#### Excerpted passage

Five trends that will influence post-pandemic business strategy

05 May 2021 David Shapiro, Chief Global Equity Strategist at Sasfin Wealth
David Shapiro, Chief Global Equity Strategist at Sasfin Wealth

David Shapiro, Chief Global Equity Strategist at Sasfin Wealth

As South Africa heads into winter, the northern hemisphere heads into summer – but regardless of where you live, everything is different all over again, with experts seeming to agree that we’re closer to the end of the pandemic than we are to the beginning.

Global markets are already showing positive signs, with reflation continuing apace, and the IMF anticipating a 6% global growth for the remainder of 2021. What does the landscape against which that growth will take place look like – and what will the main trends leading it be?

Revenge socialising
People have been isolated from their friends and family for more than a year and have had to stay away from public spaces, hospitality locations, and entertainment destinations. The rollout of the COVID-19 vaccine means that everyone’s going to be able to let off steam as confidence grows - travel, shopping and socialising are going to be big themes in the next 12 months and beyond.

Shopping will look different – for shoppers and retailers
While many customers who turned to online shopping during the pandemic will return for an in-store experience, retailers are going to have to adapt to the changing environment, balancing the costs of brick-and-mortar stores with slick and effective online environments.

########
#### Record excerpts

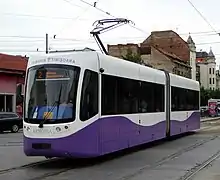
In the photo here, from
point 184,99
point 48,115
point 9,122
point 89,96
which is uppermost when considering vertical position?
point 184,99

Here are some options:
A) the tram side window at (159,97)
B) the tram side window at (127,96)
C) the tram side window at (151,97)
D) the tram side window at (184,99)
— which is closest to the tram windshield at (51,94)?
the tram side window at (127,96)

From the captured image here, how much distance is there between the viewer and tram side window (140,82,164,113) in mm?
19172

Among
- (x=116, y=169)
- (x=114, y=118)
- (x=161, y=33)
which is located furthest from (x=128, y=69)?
(x=161, y=33)

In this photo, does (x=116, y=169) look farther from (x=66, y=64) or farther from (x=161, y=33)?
(x=161, y=33)

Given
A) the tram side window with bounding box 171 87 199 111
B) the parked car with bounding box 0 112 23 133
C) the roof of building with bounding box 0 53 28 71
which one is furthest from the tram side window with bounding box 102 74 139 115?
the roof of building with bounding box 0 53 28 71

########

# [Prompt]
Please extend the article on post-pandemic business trends, picking up right after its final sentence. The listing comes from a separate source, not from the article on post-pandemic business trends.

# [Task result]
Dynamic advertising and marketing tactics have changed how brands engage with customers, and social media has brought producers and consumers closer together, too, eliminating middlemen (like wholesalers). This is already seen in the shift by brands like Nike and Adidas to sell directly to end-users rather than via retailers.

E-commerce sites will evolve even more, with chatbots and virtual assistants becoming more commonplace, while augmented reality will help online shoppers better understand what that clothing item, make-up, or furniture will look like in their environment.

Cashless will be king
Cashless transactions have grown in leaps and bounds, rapidly becoming more sophisticated as people have sought ways to avoid touching public surfaces. So much more will be made possible as 5G rolls out, with this transformative tech bringing even more new opportunities for ventures from remote surgery to driverless vehicles.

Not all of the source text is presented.